The other major shift between the old style of punishment and incarceration-oriented punishment was in the religious aspect. The old style of punishment involved an elaborate ritual of penitence and absolution. It is well known that the death penalty applied to a great deal more crimes in the colonial period than it does now, and that the death penalty was far more commonly applied. What is less well known is that clemency was also far more common in those days. Those condemned to die would write elaborate confessions (often published for the public to read, and many times copied and handed out at the execution), explaining where they went wrong in life, taking responsibility for their sins, resolving to devote themselves to a life of virtue, and begging for forgiveness from the community and, particularly, the governor. The prisoner would go through the entire ceremony of the public execution up until the last second, at which point, if clemency was granted, the noose would be removed and he would be told he could go free. I don't have statistics with me now, but I believe that the majority of death penalties in the colonial period were commuted in this manner. I could be wrong, however, so don't take that as gospel.

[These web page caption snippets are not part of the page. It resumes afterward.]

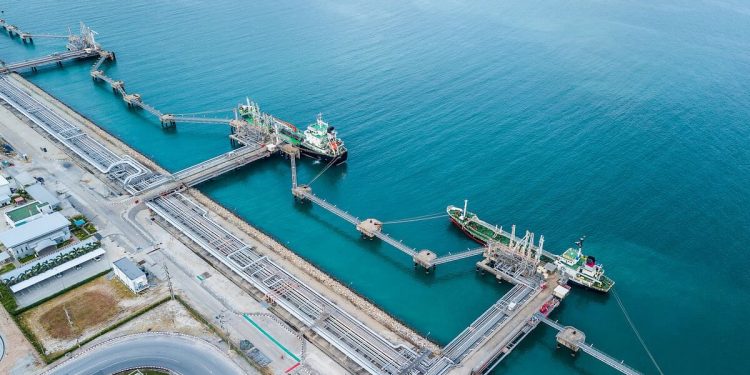 Honeywell to Automate Systems at One of the World’s Largest Shipyards
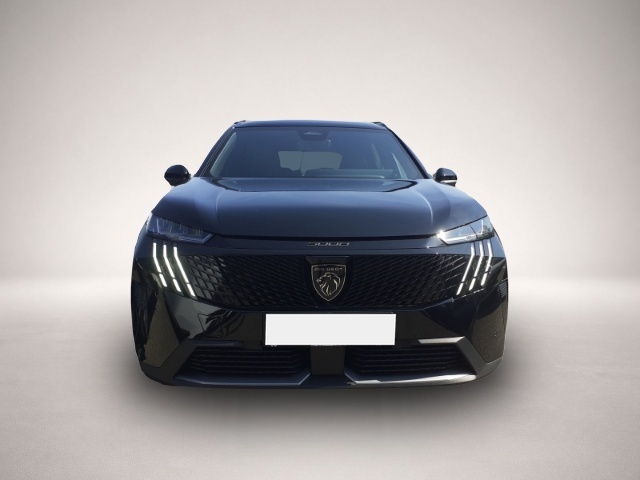 Peugeot 5008 (09/2025, Benzin)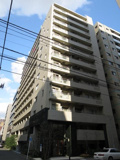 日本橋ファーストレジデンスの画像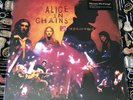 ALICE IN CHAINS - MTV UNPLUGGED LP NEW  2LP 2010 MUSIC ON VINYL FREE SHIPPING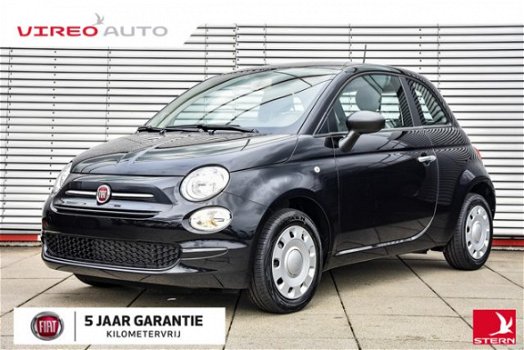 Fiat 500 - 1.2 69 PK 4 CILINDERS YOUNG ACTIE - AIRCO - CRUISE - BLUETOOTH - 1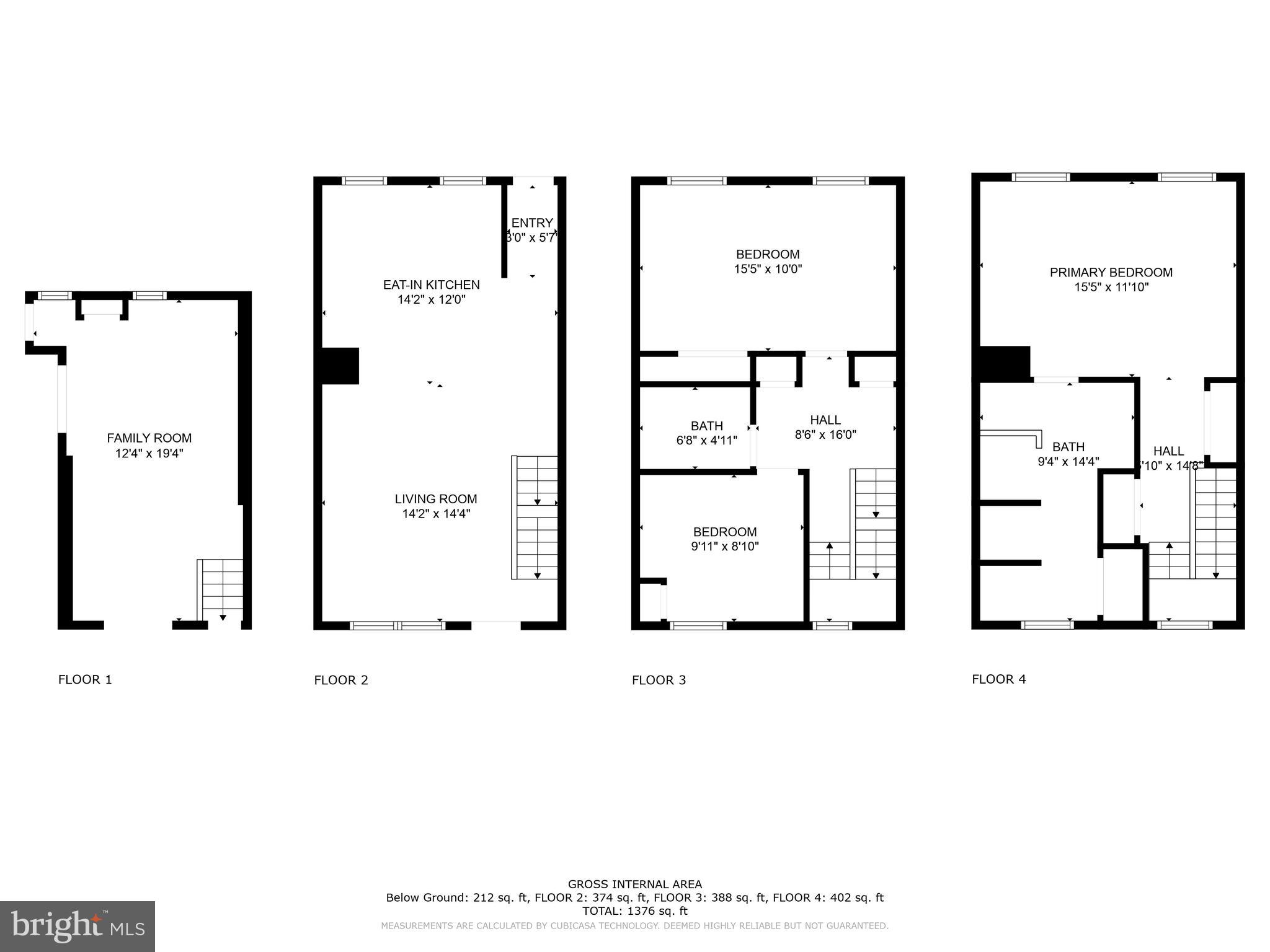 1714 Addison Street Philadelphia, PA 19146 - Photo 54 of 58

There was a shift in this view in the period of the early Republic. The emphasis on clemency of the executive had a rather monarchical character; the ritual made it seem as though the executive was acting as God's surrogate. We have a sinner who is to face eternal punishment, and, if the governor/God decides that the sinner has a truly penitent soul, the governer grants absolution for the criminal's sins. Throw in the background of Divine Right of Kings political theory, and you can see why this relationship between governor and governed would be uncomfortable in the United States.
In the early Republic, the idea was that we put our faith in The People, not in some omnipotent sovereign. The citizen, in this view, is basically good and moral, intelligent and capable of self-governance. For this, they are given the privilege of liberty. Sometimes, of course, they go astray, and in those cases their liberty must be restrained until they can set themselves right again. The emphasis in imprisonment was on self-correction. Prisoners were put in solitary confinement to meditate upon their life and upon God, and to see how they had gone astray. They were given some make-work and basic training in skills, on the theory that learning a trade was a major element in being a productive person of moral worth. And they were given Bibles, that they might read them and learn from them lessons of how to live rightly.
It's at this point that punishment shifted from public to a private. Punishment was no longer about shame; rather, it was about an internal moral journey, to be made by each prisoner for himself. They were handed the tools of moral redemption, locked in a room with them, and left to their own devices to reform themselves. It is from this view of punishment as a means of personal redemption that we get the term Penitentiary, meaning a house for penitence.
Without going into the details of the further evolution of the American penal system, things didn't work out so well at these early faith-based prisons. The strict solitary confinement and utter lack of human contact caused a lot of prisoners to lose their grip on sanity. Prisoners were also not as inclined to reform themselves on their own as the prison theoreticians would have hoped. There was a lot of small-scale rebellion, which led to corporal punishments and other means of keeping prisoners in line. Further, it's not very economical to have a system of prisons with elaborate solitary confinement schemes; in short order the prisons became over-crowded and solitary confinement was abandoned.
These are all problems with the peculiar early Republican scheme of penitentiaries, and says nothing about the current faith-based prisons in Jeb Bush's Florida. Nonetheless, it is interesting to note that this new scheme is a hearkening back to the early days of incarceration.